▶ **AIM OF THE TASK**: How many lines in the rows below contain the string "photo", matching case exactly? Reply with the number alone.

▶ **RECORD SET**:
****************************************

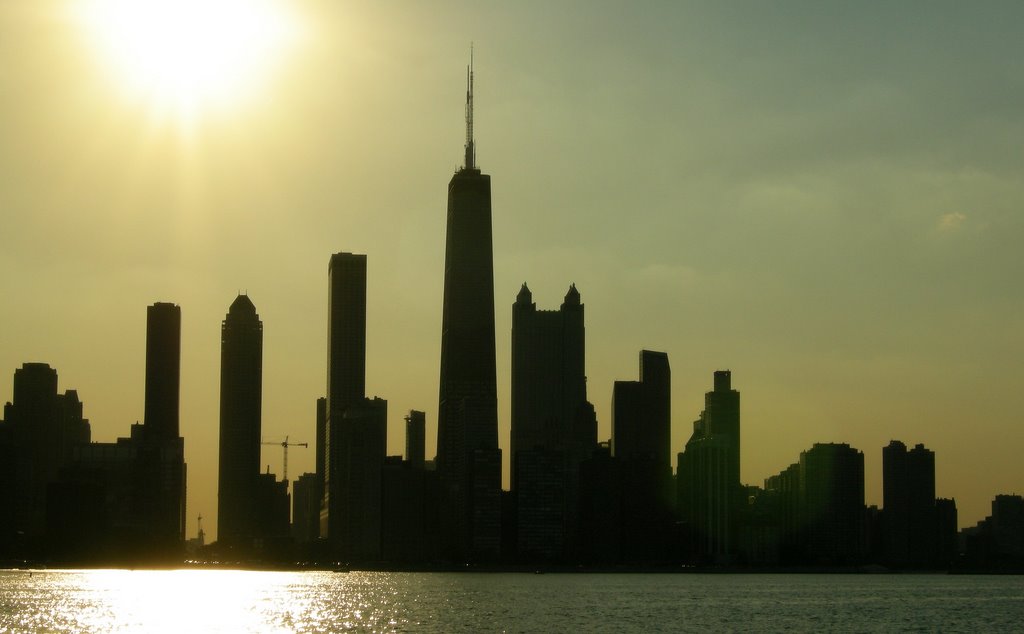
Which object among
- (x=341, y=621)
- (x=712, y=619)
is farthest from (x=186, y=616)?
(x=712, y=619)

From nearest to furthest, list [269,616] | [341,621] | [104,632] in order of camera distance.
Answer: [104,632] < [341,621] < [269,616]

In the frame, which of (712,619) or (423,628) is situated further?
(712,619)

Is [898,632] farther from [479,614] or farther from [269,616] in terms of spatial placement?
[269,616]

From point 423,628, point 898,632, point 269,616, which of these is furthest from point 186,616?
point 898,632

****************************************

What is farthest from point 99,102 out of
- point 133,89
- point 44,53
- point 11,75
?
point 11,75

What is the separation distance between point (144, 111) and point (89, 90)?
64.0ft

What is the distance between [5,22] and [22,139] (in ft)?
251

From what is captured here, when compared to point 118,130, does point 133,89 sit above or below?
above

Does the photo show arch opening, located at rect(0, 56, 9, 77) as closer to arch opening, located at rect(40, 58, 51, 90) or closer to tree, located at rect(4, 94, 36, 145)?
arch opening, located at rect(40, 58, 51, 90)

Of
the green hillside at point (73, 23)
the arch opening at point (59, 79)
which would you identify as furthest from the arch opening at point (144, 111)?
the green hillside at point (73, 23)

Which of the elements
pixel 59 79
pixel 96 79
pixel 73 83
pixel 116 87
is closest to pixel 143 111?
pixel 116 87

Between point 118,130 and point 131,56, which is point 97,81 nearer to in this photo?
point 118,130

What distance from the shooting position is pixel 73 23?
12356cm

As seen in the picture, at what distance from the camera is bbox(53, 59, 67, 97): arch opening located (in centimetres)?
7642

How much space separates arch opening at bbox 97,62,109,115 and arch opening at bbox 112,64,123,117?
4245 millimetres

****************************************

▶ **WRITTEN RESPONSE**: 2